INDIANAPOLIS and LONDON -- Today Eli Lilly and Company announced its four-year grant of $4.3 million to the World Health Organization (WHO) for scaling up its global capacity to manage multi-drug resistant tuberculosis (MDR-TB) programs.
The grant covers four activities, starting with the technical assistance the WHO will provide to developing countries that the Global Fund to Fight AIDS, Tuberculosis and Malaria operations do not cover. The WHO will provide assistance to some 25 countries in their clinical management of MDR-TB, infection control, laboratory facilities and community outreach. Second, the WHO will conduct workshops for healthcare personnel so they can better design and manage TB programs, for laboratory technicians so they can test for first and second line drug susceptibility, and for administrative personnel to record and report on TB incidence in their countries. A third component is support for training global MDR-TB experts so they can expand training in developing countries, run workshops in infection control, and strengthen laboratories for proper diagnosis and treatment. Finally, the grant will support the field-testing and evaluation of a new information system to record and report on MDR-TB rates in two countries.
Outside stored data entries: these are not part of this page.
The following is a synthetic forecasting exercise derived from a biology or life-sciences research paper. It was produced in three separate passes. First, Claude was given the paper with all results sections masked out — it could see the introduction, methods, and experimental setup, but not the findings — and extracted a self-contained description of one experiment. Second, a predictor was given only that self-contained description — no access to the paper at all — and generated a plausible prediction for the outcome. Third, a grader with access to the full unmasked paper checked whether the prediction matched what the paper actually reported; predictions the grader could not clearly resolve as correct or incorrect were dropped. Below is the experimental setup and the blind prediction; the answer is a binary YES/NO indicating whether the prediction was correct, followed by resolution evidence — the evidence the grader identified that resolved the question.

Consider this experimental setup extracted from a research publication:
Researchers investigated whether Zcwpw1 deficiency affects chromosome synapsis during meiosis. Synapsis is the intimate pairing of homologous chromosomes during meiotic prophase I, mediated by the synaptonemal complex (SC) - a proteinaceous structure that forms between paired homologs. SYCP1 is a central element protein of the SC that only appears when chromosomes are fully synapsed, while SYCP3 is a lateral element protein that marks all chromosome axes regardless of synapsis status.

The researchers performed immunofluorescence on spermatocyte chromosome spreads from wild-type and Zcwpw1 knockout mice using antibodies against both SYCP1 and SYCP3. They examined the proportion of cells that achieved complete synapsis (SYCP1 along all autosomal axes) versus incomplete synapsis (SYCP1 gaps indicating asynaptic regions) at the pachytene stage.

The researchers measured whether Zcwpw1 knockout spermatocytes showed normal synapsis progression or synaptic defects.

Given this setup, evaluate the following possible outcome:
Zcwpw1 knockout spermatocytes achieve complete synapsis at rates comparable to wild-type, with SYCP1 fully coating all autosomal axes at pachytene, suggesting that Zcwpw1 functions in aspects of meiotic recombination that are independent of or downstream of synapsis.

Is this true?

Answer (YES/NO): NO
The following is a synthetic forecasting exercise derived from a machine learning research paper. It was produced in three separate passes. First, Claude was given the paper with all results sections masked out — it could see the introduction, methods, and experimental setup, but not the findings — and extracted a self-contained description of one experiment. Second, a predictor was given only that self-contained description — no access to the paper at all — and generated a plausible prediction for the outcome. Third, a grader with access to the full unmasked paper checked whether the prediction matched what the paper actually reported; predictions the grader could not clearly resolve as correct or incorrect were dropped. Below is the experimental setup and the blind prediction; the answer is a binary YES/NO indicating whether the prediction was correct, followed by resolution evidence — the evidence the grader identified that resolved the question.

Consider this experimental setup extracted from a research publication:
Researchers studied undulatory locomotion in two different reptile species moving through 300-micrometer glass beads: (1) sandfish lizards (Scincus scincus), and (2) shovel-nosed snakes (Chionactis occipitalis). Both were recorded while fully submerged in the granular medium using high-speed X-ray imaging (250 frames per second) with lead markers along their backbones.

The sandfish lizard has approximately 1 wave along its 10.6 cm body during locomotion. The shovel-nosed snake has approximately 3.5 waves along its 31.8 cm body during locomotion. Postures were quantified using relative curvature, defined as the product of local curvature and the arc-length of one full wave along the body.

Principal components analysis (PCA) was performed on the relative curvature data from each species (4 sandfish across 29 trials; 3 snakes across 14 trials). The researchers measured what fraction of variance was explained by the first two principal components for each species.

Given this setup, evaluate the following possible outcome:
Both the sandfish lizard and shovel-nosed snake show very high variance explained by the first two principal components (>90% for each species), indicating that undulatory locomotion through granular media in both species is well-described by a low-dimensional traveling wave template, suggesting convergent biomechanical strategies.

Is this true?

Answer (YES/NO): NO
"This grant represents Lilly's continued commitment to support the WHO in its goal of treating 50 million TB patients and 1.6 million MDR-TB patients by 2015. It builds upon existing WHO and Lilly program successes in curbing the MDR-TB pandemic," says Alex Azar, senior vice president of corporate affairs and communications for Lilly. "With drug resistance at an all time high, the engagement in fighting MDR-TB comprehensively is more important now than ever."
Since 2003, approximately 30,000 patients have been enrolled in treatment in WHO Green Light Committee approved projects. Country officials and healthcare personnel have consistently identified the training of human resource management a major challenge to accelerating the global scale up of MDR-TB treatment programs. Lilly funds are instrumental for in-country capacity building for MDR-TB control. Eight regional training workshops have been conducted in high TB burden areas, training some 160 senior TB officers and health workers in WHO guidelines for the programmatic management of drug resistant TB. To complement this training, Lilly supports the monitoring and delivery of technical assistance, including the production of second-line TB medications, to over more than Green Light Committee approved projects.
"Confronting the threat of MDR-TB is a priority for WHO," said Dr. Mario Raviglione, director of the WHO Stop TB Department. "Our scale-up efforts have prompted the expansion of MDR-TB programs in some of the world's poorest countries. I am delighted that Lilly will continue to support our goal to strengthen measures to diagnose and treat all MDR-TB patients. This commitment is an important contribution and confirms Lilly's position as a key partner in the fight to push back the spread of drug-resistant TB."